8/10
Spicy pre-code Cinderella tale
5 February 2022
And what better time for Cinderella tales than the Great Depression, when shopgirls, secretaries and waitresses (like Mia Farrow in Purple Rose of Cairo) could dream about Prince Charming, or in a pinch a mere millionaire, recognizing their inner goodness, virtue and purity, giving them that ring and whisking them away to live happily ever after.

Such tales became a bit stale and predictable but never fear, this is way before the Production Code took hold and there are several twists and turns before the inevitable.

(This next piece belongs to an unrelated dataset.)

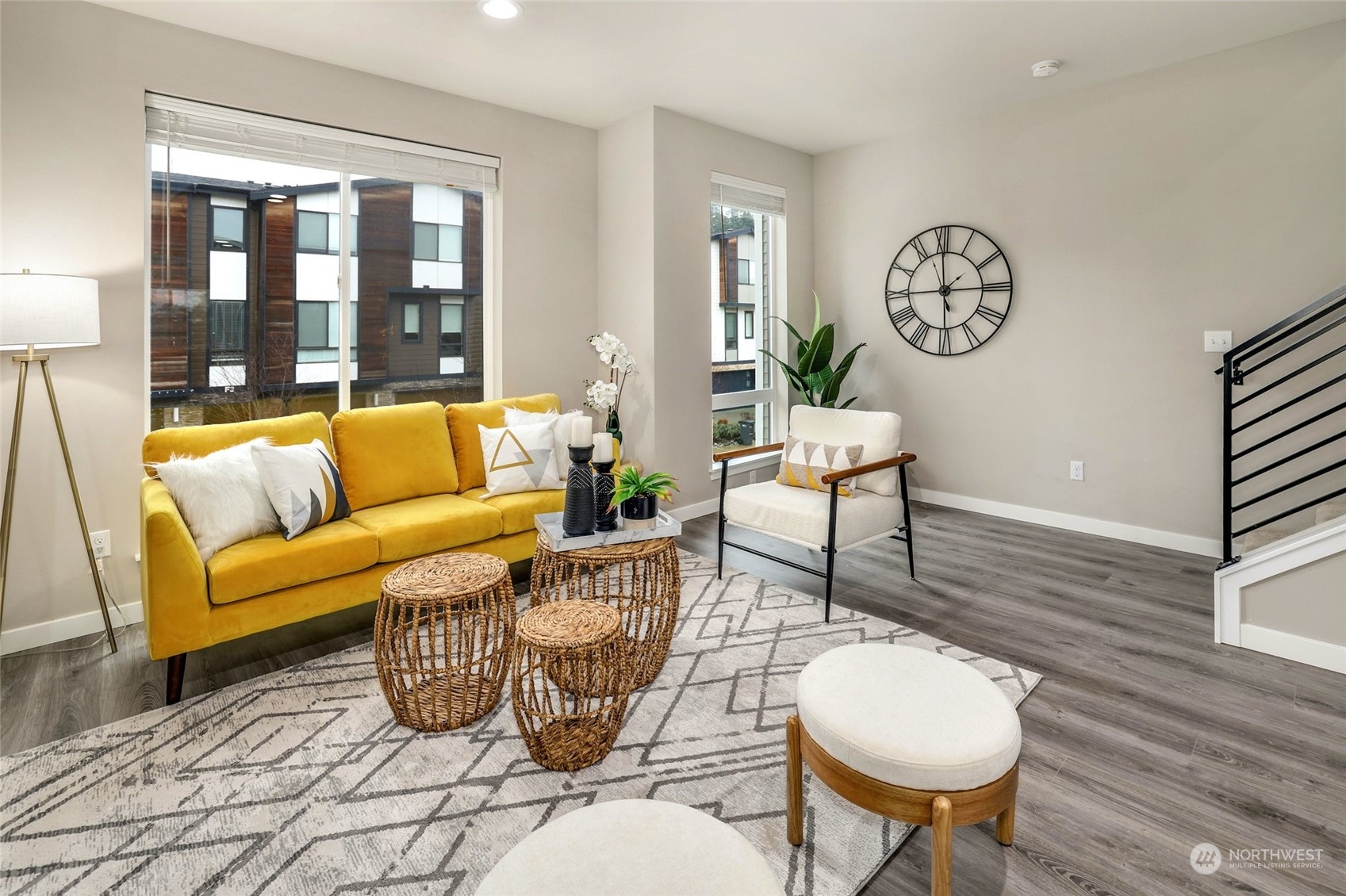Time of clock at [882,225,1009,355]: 2:59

Leading man Lowell Sherman, who died unexpectedly in 1934 at age 48, was a suave William Powell type onscreen as well as a successful director. Early Irene Dunne, as virtuous stenographer with requisite untamed younger sister, was perfect for conveying the kind of prissiness required for the role. There are two other gold-digging floozies to contrast with Irene's idealism, one of whom appears briefly in a see-through nightgown towards the end. This really was pre-code. Even Sherman's Jeeves-like butler is a bit of a cad in one scene.

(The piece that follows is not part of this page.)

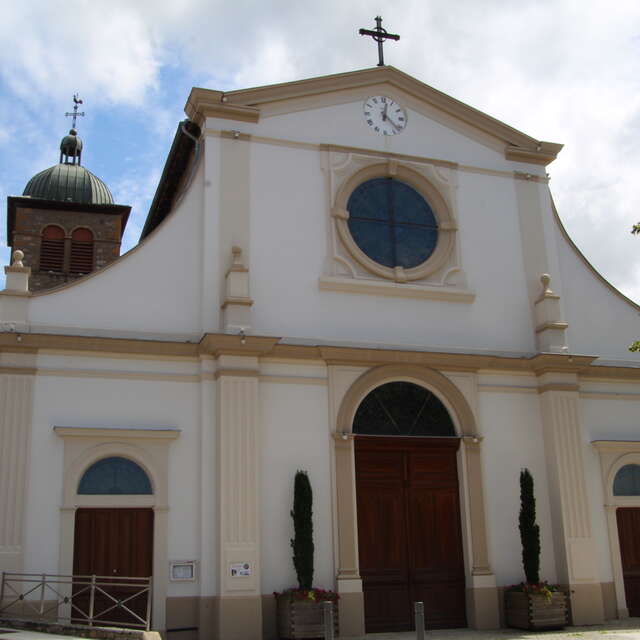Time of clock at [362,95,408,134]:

Most of the complications arise from two of Sherman's old flames pursuing him while he pursues Dunne. One of them kind of fades out like the screenwriter forgot about her, or maybe some bits ended up on the cutting room floor. The other is a nasty, if somewhat cartoonish, femme fatale who stirs up some surprisingly serious trouble.

Much snappy dialogue and a good example of the fast-paced adult films that would become unmakeable in Hollywood a few years later.